# SET TASK
Return exactly the span of lines that opens with the line containing "What distance lies between" and closes with the last line of the data, inclusive.
++++ THE DATA ++++
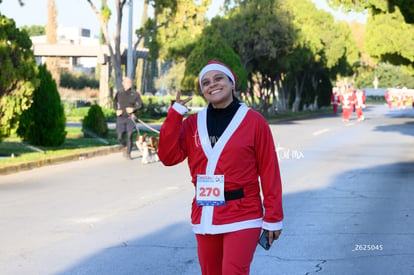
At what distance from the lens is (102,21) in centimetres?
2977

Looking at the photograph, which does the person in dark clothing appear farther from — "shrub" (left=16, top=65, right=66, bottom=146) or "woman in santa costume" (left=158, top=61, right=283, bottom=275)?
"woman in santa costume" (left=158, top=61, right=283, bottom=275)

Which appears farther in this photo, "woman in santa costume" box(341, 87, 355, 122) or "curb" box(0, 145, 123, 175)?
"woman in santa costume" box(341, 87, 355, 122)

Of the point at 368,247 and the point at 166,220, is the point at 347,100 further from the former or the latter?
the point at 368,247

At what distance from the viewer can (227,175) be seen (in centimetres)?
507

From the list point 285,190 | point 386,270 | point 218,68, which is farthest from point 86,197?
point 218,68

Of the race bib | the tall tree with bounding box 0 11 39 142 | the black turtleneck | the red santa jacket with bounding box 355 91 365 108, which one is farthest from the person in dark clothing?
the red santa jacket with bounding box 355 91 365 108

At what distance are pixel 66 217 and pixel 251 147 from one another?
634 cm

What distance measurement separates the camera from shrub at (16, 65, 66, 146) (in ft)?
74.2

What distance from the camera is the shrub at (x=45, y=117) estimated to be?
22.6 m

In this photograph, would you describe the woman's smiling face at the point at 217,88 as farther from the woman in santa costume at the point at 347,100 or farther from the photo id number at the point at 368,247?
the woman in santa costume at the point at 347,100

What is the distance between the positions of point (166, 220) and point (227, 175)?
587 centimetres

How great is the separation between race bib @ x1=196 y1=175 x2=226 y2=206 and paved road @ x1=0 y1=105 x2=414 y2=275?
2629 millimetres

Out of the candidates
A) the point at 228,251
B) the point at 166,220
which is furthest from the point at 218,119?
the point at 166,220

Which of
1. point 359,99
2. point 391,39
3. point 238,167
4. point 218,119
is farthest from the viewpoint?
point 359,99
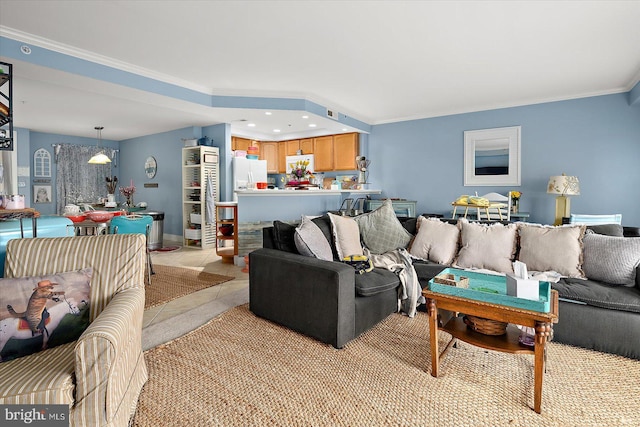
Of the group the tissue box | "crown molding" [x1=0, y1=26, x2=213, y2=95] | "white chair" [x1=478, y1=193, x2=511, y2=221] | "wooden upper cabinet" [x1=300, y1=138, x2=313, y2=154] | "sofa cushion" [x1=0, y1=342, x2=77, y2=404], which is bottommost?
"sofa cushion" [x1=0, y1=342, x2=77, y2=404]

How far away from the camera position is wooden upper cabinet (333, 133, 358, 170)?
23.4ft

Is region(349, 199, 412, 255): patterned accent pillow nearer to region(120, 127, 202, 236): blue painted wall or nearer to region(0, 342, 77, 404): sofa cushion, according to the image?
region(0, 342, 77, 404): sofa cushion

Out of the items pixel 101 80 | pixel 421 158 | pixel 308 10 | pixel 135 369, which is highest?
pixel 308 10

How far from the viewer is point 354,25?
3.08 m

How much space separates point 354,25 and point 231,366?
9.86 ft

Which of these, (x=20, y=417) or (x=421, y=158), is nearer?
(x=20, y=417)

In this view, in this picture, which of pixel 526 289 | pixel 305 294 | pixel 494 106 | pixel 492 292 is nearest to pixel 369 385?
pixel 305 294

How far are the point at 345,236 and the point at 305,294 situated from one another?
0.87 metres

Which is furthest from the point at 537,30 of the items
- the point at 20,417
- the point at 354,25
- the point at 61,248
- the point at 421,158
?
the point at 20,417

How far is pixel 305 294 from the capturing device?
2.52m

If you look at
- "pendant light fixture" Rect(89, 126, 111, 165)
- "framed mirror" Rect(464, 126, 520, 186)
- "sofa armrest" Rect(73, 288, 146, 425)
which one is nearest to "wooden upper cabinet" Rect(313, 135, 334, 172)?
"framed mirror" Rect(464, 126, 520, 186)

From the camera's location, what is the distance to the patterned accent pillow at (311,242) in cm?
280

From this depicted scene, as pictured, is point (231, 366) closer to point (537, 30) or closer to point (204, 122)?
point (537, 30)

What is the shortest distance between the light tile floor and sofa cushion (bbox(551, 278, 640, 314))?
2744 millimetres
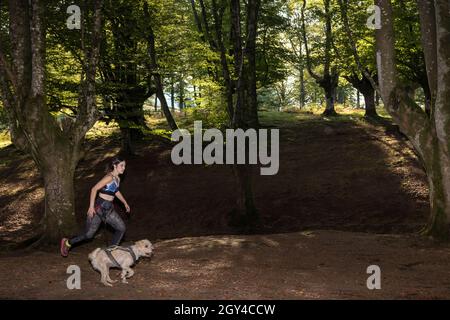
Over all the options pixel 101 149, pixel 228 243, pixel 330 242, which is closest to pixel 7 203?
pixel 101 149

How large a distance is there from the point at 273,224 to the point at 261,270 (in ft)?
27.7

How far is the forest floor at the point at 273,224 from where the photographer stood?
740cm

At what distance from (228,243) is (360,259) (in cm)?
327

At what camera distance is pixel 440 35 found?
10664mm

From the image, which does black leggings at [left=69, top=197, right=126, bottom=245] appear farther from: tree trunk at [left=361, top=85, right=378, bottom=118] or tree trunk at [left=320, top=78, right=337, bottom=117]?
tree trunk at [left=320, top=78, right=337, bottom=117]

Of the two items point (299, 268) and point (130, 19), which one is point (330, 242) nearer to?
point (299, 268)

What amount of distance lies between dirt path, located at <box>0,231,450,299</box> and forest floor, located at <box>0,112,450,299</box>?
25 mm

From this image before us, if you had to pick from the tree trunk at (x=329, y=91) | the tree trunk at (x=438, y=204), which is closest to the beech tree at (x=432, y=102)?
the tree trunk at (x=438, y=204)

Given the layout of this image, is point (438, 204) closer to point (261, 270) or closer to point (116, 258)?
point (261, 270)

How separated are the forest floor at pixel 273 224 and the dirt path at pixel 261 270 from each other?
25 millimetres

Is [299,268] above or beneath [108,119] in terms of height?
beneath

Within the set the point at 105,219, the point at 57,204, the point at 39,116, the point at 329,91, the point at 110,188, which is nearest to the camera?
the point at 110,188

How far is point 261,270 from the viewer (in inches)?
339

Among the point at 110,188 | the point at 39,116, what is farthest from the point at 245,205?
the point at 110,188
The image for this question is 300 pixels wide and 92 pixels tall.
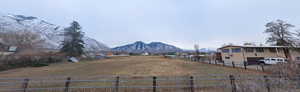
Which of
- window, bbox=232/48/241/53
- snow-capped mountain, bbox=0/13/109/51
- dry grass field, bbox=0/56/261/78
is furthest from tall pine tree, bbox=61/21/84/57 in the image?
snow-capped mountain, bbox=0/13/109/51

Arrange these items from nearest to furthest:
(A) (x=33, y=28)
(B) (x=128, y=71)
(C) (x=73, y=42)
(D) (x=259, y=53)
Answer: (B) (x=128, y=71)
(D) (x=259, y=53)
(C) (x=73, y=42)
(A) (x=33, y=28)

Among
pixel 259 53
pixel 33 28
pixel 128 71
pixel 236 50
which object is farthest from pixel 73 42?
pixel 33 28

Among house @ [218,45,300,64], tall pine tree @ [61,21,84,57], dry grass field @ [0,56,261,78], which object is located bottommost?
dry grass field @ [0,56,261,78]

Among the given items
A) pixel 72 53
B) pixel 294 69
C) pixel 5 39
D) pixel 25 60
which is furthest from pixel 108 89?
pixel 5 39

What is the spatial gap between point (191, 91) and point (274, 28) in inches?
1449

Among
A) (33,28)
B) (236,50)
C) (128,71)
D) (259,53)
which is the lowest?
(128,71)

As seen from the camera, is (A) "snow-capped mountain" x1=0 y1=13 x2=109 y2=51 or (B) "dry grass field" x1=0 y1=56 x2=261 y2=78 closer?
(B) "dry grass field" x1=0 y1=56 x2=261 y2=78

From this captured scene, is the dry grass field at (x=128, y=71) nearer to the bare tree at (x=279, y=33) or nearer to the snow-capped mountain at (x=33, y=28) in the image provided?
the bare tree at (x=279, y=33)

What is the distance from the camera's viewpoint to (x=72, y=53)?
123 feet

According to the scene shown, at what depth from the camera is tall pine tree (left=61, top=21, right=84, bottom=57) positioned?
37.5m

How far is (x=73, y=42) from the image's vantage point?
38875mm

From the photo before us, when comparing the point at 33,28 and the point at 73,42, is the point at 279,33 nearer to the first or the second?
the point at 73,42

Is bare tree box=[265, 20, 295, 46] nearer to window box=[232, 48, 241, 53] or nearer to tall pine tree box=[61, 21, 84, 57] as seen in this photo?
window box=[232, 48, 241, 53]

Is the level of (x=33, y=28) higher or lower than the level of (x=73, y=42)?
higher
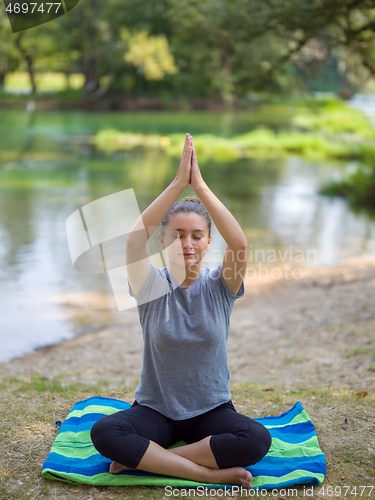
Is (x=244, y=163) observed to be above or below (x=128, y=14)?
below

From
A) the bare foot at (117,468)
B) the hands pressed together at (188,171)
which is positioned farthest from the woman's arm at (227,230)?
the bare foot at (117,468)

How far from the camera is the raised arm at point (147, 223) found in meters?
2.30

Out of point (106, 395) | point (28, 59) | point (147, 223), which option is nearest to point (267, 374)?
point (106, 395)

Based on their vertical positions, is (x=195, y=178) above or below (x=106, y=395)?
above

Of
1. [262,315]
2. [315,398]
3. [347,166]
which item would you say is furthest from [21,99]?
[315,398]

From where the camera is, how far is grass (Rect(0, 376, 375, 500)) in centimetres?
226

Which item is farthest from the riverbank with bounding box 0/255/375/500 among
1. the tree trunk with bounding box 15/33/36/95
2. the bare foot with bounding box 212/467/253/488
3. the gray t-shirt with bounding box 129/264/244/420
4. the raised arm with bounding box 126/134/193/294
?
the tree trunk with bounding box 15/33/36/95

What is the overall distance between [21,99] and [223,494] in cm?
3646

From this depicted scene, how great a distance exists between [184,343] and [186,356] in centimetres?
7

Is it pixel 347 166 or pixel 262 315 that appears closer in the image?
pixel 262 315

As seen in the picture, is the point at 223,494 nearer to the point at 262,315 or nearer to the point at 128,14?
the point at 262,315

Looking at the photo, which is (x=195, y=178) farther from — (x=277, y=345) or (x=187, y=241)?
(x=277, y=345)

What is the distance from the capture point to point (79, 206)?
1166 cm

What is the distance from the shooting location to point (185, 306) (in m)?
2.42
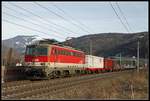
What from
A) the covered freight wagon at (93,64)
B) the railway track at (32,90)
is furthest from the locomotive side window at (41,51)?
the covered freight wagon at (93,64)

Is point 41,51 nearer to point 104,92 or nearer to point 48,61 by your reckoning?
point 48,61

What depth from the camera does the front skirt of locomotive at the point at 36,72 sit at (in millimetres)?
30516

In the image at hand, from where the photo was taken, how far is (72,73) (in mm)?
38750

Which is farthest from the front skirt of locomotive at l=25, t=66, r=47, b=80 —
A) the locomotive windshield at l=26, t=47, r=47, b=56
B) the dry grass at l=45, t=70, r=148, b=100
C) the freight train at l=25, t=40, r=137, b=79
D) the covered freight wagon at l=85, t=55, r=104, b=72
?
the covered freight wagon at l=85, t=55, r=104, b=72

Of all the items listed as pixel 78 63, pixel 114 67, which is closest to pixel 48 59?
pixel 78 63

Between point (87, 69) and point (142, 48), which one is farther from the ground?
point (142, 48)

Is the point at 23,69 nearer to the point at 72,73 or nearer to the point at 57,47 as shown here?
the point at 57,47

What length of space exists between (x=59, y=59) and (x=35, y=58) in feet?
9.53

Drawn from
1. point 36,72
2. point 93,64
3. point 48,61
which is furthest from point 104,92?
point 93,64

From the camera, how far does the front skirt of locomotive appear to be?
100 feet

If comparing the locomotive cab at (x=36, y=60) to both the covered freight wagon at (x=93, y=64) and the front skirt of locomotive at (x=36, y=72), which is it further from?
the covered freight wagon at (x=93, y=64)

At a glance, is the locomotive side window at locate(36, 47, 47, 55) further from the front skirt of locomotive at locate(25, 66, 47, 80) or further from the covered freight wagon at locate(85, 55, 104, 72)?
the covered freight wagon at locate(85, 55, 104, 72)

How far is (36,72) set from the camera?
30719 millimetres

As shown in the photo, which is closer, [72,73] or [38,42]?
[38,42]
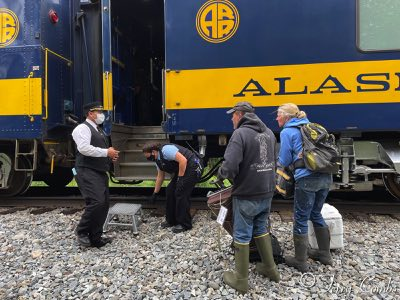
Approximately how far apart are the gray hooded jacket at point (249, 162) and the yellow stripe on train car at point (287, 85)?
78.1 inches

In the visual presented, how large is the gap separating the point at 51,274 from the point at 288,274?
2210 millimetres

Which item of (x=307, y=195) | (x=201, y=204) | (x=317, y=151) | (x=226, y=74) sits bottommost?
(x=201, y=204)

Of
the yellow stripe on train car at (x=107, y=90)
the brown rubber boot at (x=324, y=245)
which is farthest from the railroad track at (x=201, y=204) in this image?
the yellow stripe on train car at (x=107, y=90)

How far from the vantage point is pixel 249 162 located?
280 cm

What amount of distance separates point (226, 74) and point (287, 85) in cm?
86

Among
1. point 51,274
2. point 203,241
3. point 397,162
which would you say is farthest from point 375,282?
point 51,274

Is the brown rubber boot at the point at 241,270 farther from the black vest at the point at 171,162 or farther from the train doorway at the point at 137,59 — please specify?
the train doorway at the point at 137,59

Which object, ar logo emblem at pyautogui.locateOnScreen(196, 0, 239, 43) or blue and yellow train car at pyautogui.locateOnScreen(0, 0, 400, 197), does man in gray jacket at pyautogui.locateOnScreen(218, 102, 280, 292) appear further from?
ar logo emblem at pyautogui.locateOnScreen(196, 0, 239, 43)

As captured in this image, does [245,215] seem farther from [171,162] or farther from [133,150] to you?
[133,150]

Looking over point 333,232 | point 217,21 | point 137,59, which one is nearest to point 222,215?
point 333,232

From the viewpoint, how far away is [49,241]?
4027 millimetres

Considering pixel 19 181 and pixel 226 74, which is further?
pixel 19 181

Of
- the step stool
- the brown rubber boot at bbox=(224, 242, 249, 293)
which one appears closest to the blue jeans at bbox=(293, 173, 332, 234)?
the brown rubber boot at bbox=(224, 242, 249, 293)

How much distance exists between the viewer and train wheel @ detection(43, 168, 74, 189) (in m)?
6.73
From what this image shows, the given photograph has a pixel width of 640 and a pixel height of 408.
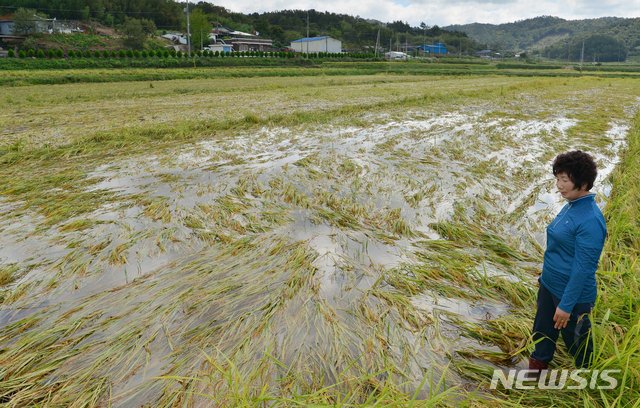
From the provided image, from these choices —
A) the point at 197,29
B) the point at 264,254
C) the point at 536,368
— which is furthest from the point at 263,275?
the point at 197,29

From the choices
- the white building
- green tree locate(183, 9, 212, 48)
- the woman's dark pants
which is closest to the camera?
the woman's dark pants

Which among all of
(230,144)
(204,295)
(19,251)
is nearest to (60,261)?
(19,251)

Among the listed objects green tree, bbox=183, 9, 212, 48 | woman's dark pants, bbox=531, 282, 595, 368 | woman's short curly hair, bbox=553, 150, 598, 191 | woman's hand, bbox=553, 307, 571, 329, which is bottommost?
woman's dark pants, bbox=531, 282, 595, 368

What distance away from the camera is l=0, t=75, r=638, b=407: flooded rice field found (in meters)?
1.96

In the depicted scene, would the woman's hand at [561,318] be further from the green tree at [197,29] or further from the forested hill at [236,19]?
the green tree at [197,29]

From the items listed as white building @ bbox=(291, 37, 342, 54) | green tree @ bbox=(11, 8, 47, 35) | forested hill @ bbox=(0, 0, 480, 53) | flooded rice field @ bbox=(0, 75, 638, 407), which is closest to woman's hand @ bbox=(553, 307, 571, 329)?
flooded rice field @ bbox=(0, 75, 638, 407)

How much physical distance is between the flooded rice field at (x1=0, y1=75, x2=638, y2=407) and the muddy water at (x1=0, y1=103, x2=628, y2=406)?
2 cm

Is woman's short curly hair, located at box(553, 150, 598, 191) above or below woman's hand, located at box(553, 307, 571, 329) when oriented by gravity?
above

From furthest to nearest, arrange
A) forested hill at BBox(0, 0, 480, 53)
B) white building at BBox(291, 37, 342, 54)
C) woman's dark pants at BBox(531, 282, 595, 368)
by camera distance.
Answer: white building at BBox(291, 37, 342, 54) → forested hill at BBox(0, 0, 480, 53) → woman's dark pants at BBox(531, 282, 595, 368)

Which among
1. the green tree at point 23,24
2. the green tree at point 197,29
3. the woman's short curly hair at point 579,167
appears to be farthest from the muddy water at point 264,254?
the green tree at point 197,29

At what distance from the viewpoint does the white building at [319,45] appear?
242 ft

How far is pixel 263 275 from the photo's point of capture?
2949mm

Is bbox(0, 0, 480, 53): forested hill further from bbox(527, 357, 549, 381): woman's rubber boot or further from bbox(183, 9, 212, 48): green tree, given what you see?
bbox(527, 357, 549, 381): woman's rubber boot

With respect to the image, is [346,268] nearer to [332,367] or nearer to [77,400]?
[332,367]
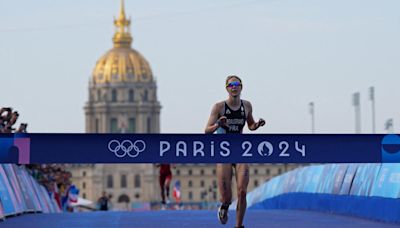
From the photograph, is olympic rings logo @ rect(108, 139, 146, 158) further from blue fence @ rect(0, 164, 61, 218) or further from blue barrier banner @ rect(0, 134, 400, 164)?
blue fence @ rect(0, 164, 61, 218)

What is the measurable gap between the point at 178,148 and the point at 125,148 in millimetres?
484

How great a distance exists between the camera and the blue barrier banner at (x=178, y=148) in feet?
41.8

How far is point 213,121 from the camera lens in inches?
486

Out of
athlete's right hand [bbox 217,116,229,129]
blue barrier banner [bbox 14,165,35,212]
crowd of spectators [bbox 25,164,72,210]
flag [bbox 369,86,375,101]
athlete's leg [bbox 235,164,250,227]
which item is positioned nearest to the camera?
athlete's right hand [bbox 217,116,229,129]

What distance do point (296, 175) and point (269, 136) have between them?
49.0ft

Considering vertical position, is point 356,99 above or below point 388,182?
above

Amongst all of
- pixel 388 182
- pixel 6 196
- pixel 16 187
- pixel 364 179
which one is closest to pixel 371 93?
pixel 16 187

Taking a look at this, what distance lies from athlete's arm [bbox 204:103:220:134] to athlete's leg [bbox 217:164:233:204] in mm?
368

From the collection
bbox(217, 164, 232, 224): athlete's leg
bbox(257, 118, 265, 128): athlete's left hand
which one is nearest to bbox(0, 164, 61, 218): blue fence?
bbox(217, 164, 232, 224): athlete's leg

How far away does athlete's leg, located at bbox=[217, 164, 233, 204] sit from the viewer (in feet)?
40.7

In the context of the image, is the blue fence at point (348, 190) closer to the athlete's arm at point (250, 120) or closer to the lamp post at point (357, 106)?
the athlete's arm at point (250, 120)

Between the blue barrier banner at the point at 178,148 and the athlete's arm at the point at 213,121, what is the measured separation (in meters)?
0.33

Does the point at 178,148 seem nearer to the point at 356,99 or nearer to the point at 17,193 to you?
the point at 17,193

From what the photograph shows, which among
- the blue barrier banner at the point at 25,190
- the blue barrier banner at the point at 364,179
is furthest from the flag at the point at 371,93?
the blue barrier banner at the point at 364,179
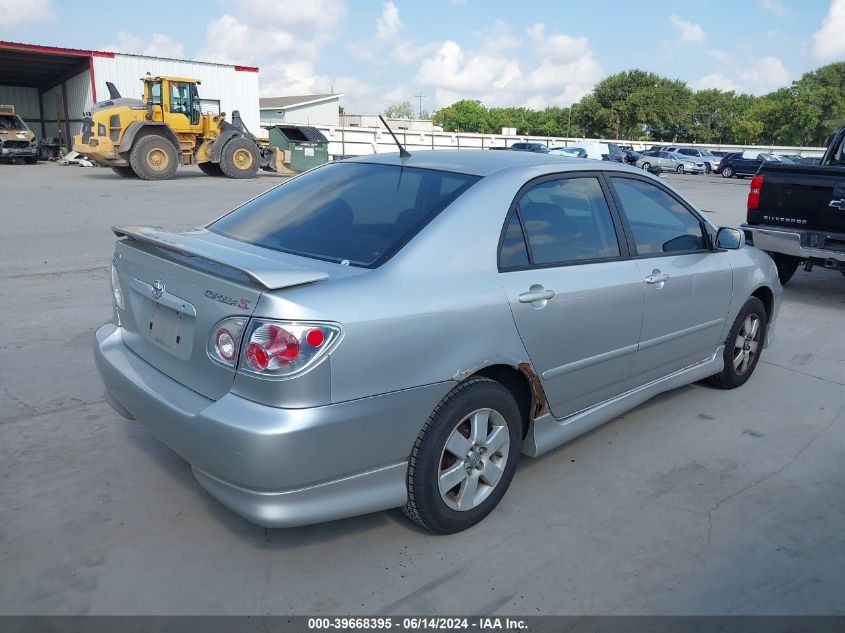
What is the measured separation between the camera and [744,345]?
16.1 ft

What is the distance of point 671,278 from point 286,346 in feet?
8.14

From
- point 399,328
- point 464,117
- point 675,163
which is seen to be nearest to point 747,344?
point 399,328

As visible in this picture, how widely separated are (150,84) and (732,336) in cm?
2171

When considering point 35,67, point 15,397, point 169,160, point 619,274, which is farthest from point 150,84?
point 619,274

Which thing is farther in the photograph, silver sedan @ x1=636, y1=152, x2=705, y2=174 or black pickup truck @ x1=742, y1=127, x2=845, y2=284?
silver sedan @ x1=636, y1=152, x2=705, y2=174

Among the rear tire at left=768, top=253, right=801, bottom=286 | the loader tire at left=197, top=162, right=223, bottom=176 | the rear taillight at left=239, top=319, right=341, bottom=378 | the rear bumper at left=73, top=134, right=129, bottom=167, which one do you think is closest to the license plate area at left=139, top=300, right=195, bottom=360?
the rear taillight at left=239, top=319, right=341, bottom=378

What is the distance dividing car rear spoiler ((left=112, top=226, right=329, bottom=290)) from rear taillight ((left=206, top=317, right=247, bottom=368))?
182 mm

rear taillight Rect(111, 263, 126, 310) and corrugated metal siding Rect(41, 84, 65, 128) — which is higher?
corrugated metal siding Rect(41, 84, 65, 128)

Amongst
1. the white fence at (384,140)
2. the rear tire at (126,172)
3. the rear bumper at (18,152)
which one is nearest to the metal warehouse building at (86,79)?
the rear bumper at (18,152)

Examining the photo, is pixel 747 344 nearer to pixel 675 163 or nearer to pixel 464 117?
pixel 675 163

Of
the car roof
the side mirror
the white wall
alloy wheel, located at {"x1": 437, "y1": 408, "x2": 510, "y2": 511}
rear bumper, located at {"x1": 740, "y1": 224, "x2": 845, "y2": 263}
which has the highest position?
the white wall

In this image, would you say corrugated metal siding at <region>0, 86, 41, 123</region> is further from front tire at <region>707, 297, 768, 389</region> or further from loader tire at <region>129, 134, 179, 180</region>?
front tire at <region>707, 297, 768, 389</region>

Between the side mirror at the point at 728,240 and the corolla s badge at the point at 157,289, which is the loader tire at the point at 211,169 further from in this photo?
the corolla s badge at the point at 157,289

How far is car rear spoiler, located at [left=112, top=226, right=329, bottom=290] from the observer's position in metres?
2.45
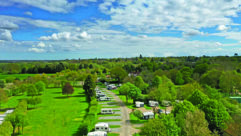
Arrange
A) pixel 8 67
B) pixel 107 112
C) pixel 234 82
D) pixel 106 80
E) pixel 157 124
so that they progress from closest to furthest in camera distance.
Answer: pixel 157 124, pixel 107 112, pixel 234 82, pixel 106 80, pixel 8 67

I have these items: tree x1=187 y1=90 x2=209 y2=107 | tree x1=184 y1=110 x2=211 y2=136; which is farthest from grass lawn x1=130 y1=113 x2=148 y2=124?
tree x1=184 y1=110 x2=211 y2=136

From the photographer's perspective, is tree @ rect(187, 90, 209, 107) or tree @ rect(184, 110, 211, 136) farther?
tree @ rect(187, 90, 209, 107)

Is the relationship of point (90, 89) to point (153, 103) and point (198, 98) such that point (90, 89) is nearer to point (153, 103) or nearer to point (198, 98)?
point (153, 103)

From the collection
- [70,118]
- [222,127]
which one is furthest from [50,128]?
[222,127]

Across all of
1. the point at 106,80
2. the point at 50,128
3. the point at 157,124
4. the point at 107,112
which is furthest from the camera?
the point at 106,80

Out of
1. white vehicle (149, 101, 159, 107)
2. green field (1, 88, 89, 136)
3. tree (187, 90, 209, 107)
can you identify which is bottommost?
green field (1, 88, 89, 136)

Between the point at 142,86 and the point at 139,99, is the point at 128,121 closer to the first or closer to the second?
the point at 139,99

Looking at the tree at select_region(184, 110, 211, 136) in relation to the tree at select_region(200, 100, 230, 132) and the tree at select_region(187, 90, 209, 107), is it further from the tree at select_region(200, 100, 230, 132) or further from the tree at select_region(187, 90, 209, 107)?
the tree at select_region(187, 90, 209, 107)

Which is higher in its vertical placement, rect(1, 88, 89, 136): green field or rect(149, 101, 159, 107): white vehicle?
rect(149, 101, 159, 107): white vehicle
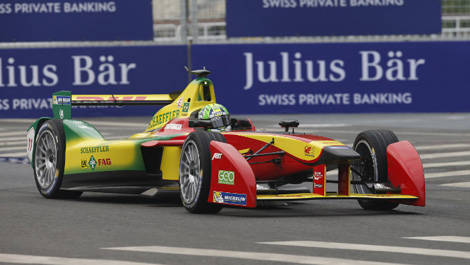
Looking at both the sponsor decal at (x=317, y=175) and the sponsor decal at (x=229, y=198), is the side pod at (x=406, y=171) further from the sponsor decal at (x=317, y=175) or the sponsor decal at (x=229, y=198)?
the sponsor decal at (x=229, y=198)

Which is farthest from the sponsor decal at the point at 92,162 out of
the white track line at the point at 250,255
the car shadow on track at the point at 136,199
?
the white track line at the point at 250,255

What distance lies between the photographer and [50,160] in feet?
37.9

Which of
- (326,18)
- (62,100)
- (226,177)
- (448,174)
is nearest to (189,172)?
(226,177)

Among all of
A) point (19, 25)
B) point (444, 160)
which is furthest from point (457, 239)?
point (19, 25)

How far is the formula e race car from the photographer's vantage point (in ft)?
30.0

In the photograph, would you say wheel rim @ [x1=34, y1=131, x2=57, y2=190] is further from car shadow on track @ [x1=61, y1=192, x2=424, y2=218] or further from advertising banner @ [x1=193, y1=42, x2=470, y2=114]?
++++
# RESULT BELOW
What distance lies between the photographer and [50,160] in feet?
37.9

Which of
- (326,18)
- (62,100)
- (226,177)
- (448,174)
is nearest to (189,172)?
(226,177)

Among all of
A) point (19, 25)
B) point (444, 160)
which is furthest from point (457, 239)?
point (19, 25)

How far is the formula e race car from the photographer's vantage point (in ft)?
30.0

In the photograph, would you say wheel rim @ [x1=34, y1=131, x2=57, y2=190] is further from car shadow on track @ [x1=61, y1=192, x2=424, y2=218] or further from advertising banner @ [x1=193, y1=42, x2=470, y2=114]?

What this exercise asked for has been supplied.